Lo he conseguido.
Fue después de retornar tras largo tiempo a una querida Casa, eterna y luminosa, y de reincidir últimamente en el saludable rito de la Eucaristía.
Fue cuando a la oración y a la reflexión, así como a los diálogos con Dios, siguiera el visitar a la parroquia entrañable, a la que tarde o temprano me une el destino más benévolo y complaciente.
Fue apenas imaginé mimetizarme con esos muros que yo mismo viera construir, allí cuando la inocencia era la dueña de mi vida y ésta ya se repartía lágrimas y sonrisas.
Pero al fin, al transponer repetidamente ese pórtico para respirar el perfume de Cristo y reencontrarme con una parte mía, descubrí que una brisa de felicidad empezaba a soplar en mi derredor. Más allá de lo duro que resulte transitar el pedregoso camino de los días y de que por momentos uno se sienta acorralado, desorientado, exhausto, percibo que se asoman en mí discretos pero crecientes rayos de esperanza.

§ **Datos**
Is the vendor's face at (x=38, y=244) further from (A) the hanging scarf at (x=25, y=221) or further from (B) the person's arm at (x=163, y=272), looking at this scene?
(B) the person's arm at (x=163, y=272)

§ **Instrucciones**
- A) Enumera las palabras con las que el texto fuente dice que uno puede sentirse por momentos al andar el camino de los días.
- B) Transcribe del texto fuente el fragmento que empieza con "Fue cuando a" y sigue hasta "lágrimas y sonrisas.".

§ **Respuestas esperadas**
- A) acorralado, desorientado, exhausto

- B)
Fue cuando a la oración y a la reflexión, así como a los diálogos con Dios, siguiera el visitar a la parroquia entrañable, a la que tarde o temprano me une el destino más benévolo y complaciente.
Fue apenas imaginé mimetizarme con esos muros que yo mismo viera construir, allí cuando la inocencia era la dueña de mi vida y ésta ya se repartía lágrimas y sonrisas.